— start of RECORDS PROVIDED —

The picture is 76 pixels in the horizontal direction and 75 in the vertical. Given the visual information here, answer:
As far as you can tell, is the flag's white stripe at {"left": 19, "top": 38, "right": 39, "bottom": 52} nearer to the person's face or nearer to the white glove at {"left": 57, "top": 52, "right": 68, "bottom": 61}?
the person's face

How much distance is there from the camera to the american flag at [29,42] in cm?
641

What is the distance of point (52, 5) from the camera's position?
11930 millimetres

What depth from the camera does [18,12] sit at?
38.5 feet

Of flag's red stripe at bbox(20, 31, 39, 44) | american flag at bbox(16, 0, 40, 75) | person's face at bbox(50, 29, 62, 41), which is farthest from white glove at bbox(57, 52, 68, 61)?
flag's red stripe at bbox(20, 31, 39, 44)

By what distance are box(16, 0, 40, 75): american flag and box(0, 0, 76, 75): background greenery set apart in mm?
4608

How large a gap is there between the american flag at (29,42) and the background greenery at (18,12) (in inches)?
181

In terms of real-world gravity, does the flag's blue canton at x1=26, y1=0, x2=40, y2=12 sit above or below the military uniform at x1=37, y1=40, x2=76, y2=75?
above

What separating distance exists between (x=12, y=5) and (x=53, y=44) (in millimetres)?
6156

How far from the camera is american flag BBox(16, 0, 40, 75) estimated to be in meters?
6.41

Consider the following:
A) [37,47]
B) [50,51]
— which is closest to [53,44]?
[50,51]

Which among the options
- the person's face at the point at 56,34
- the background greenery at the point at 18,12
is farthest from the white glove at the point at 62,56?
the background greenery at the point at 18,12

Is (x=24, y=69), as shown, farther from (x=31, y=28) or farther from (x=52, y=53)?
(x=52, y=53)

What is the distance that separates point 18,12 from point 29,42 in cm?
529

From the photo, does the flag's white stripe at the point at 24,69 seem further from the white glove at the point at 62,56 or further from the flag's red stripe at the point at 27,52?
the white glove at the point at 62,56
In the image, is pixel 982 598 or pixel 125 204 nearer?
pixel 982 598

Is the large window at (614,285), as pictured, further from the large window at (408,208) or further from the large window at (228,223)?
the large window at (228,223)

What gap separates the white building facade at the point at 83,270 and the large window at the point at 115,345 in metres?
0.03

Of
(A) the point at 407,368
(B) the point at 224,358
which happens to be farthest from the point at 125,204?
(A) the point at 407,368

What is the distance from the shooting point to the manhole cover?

— end of RECORDS PROVIDED —

→ SET EXERCISE:
Lay out every line from the one containing "From the photo, does" through the end of the entries as a Markdown table with columns No. and Line, numbering the rows and leaving out blank lines.

→ COMPLETED TASK:
| No. | Line |
|---|---|
| 1 | From the photo, does the flag's white stripe at the point at 24,69 seem further from the white glove at the point at 62,56 or further from the flag's red stripe at the point at 27,52? |
| 2 | the white glove at the point at 62,56 |
| 3 | In the image, is pixel 982 598 or pixel 125 204 nearer? |
| 4 | pixel 982 598 |
| 5 | Is the large window at (614,285), as pictured, further from the large window at (408,208) or further from the large window at (228,223)? |
| 6 | the large window at (228,223) |
| 7 | What gap separates the white building facade at the point at 83,270 and the large window at the point at 115,345 in metres? |
| 8 | 0.03 |
| 9 | Of |
| 10 | (A) the point at 407,368 |
| 11 | (B) the point at 224,358 |
| 12 | which happens to be farthest from the point at 125,204? |
| 13 | (A) the point at 407,368 |
| 14 | What is the distance from the shooting point to the manhole cover? |